Uno de los conceptos más recurrentes cuando hablamos de FinTech es la Blockchain, o cadena de bloques. Para muchos esta tecnología se posiciona como el “santo grial” con el que hacer frente al gran reto de la transformación digital de las entidades financieras, y del que ya hablamos en nuestro Post “ El MIT lo tiene claro”.

 

Pero, ¿qué es la Blockchain? y sobre todo, ¿qué supondrá la adopción de esta tecnología disruptiva en el día a día de empresas y usuarios?

La Blockchain, en un “tuit”, es una base de datos distribuida que incluye una lista de registros ordenados en constante crecimiento y actualización, almacenados de forma segura y privada.

Si lo aterrizamos un poco más, podemos decir que Blockchain es un gran libro de contabilidad en el que se recoge cualquier transacción, y que conforma una base de datos que está compartida online entre todos las personas que forman la red. De esta manera, todos y cada uno de los componentes de la red (cientos de miles) tienen constancia de las transacciones realizadas.

Estos “apuntes contables” recogen las operaciones, cantidades, fechas y participantes; y son codificados a través de criptografía, para mantener la privacidad de la transacción. Cuando se producen varias transacciones, éstas se ordenan cronológicamente y se agrupan formando un bloque.

Los bloques, a su vez, también se ordenan cronológicamente e incluyen una referencia al bloque anterior, por lo que podemos decir que “están enlazados”. Forman así una cadena de bloques que es la que da origen al nombre de la tecnología.

Al utilizar claves criptográficas,  las transacciones ordenadas cronológicamente y distribuidos los datos entre muchos ordenadores, la Blockchain presenta grandes ventajas en seguridad frente a manipulaciones y fraudes.

Imaginaos que alguien quisiera realizar una modificación de un dato de una transacción de forma fraudulenta. Esta persona tendría, en primer lugar  que ser capaz de identificar la transacción que quiere modificar, ya que está oculta tras una clave criptográfica. Y, a continuación, alterar el dato en todas las copias distribuidas y en el mismo momento exacto de tiempo. Parece difícil, ¿no?

La otra gran disrupción de Blockchain es la que se refiere a las transacciones realizadas uno a uno.  Estas se pueden realizar sin necesidad de una autoridad o ente superior que garantice, demuestre o corrobore que dicha transacción ha sido realizada.
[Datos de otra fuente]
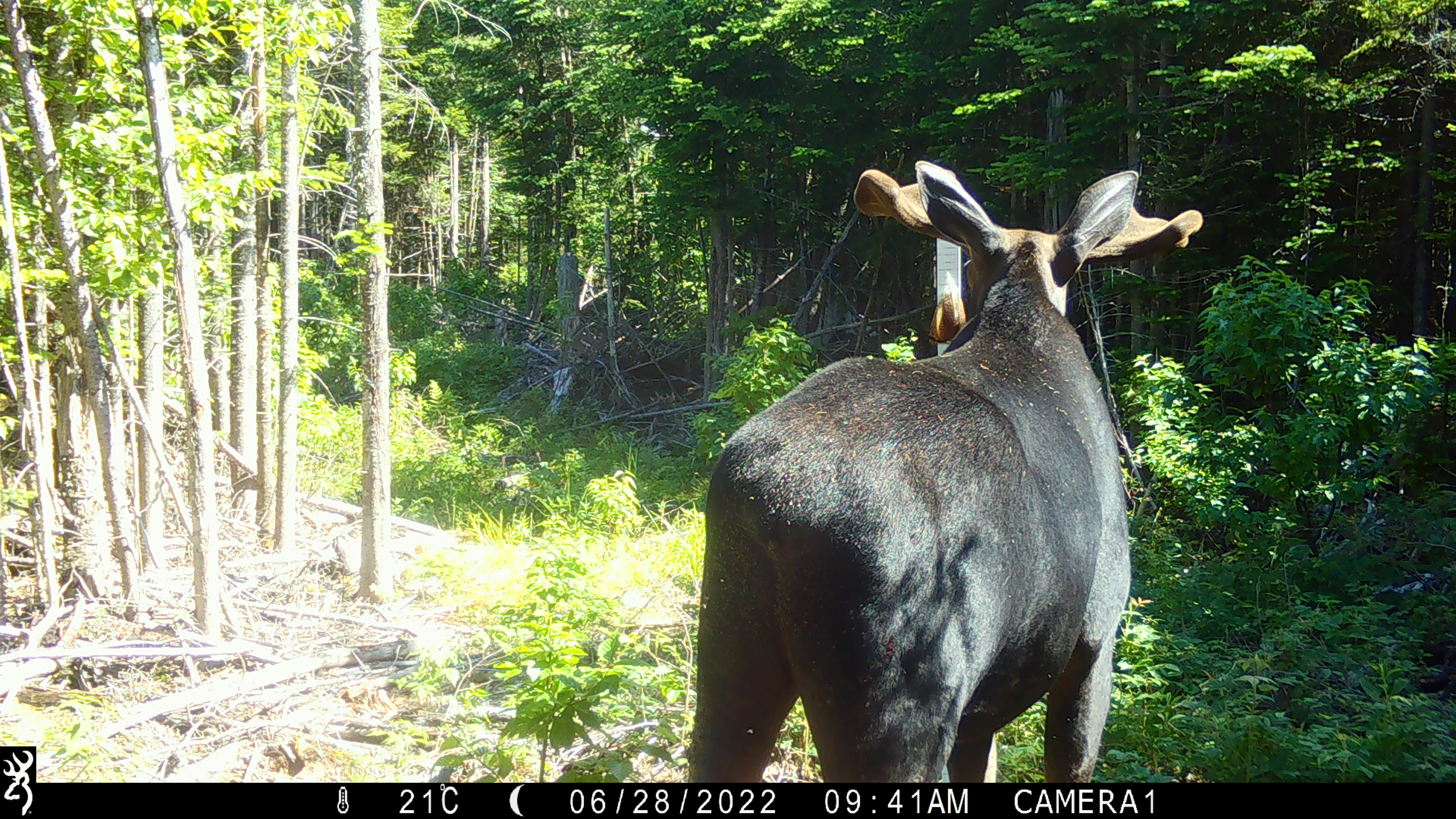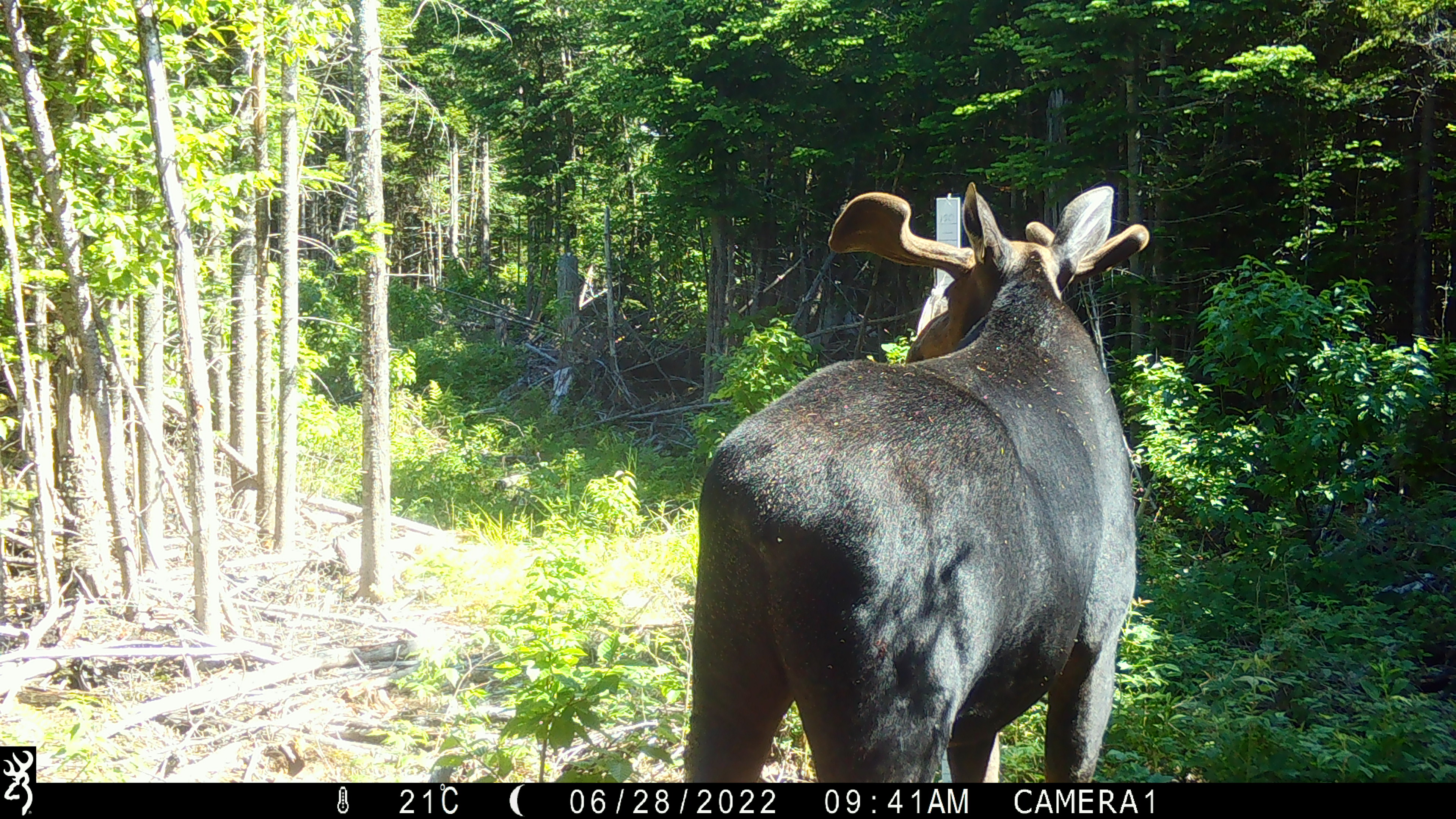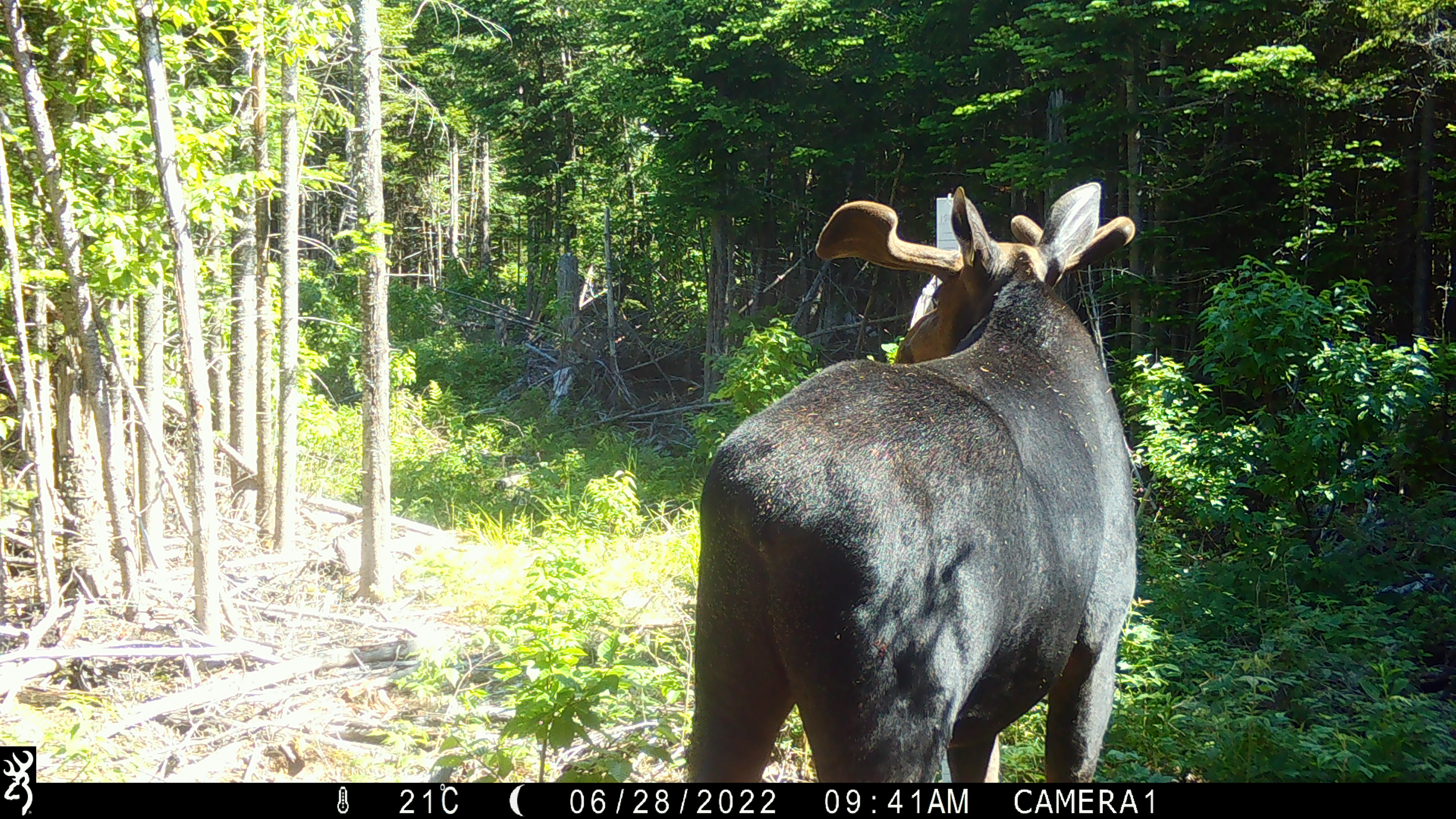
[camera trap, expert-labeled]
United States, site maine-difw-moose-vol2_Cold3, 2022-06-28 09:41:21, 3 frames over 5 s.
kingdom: Animalia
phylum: Chordata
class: Mammalia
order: Artiodactyla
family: Cervidae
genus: Alces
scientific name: Alces alces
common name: moose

La Blockchain supone un reto desde el origen, porque conceptualmente pone en jaque a muchos de los principios sobre los que se basa la economía mundial. Pero hoy por hoy las dudas sobre Blockchain no se ciernen sobre la tecnología en sí, sino en concretar cómo y cuándo se integrará plenamente en nuestra vida diaria. Por ello es tan importante entender que beneficios nos podrá reportar esta tecnología.

 

Sin temor a equivocarnos, podemos afirmar que la tecnología Blockchain permite:

  • Reducir los costes de las transacciones.
  • Reducir el riesgo de fraude online.
  • Simplificar la operatividad e incrementar la velocidad de las transacciones.
  • Ampliar el alcance y acceso a los servicios financieros alrededor el mundo.

Todo esto significa que en el corto plazo veremos pagos internacionales en casi tiempo real (de 2 a 5 segundos), podremos verificar a los usuarios sin riesgo, podremos realizar transacciones sin intermediación, por ejemplo, un crédito peer-to-peer; se eliminarán completamente las comisiones, o podremos implementar sistemas financieros confiables en países en desarrollo.

Para el sistema financiero en sí, el impacto será millonario. En concreto de 20.000 millones de dólares de ahorro, según estimaciones del Banco Santander para Business Insider; y solamente en el proceso de registro y procesamiento de las transacciones financieras que se realizan diariamente. Si tenemos en cuenta además que, a pesar de los esfuerzos de digitalización, el sector bancario sigue siendo lento y muy vulnerable al fraude online, el potencial transformador de blockchain se multiplica.

Pero su impacto no acaba en el sector financiero. Pólizas de seguro, sistemas para verificación de datos forenses, registros de salud, sistemas de votaciones e incluso rastreo de diamantes, metales preciosos y materias primas…todos ellos son susceptibles de modificación bajo el prisma de la cadena de bloques.

            Como ocurre con toda tecnología disruptiva, su implementación no será fácil.

Para que Blockchain despliegue todo su potencial, hay barreras tecnológicas, gubernamentales, organizacionales e incluso sociales nada desdeñables, a las que habrá que hacer frente. Blockchain llegó hace poco a nuestras vidas, pero en este tiempo se esta desvelando como una herramienta útil en los lugares menos esperados, convirtiéndose en una nueva especie de navaja suiza tecnológica.

Señores, Blockchain ha venido para quedarse.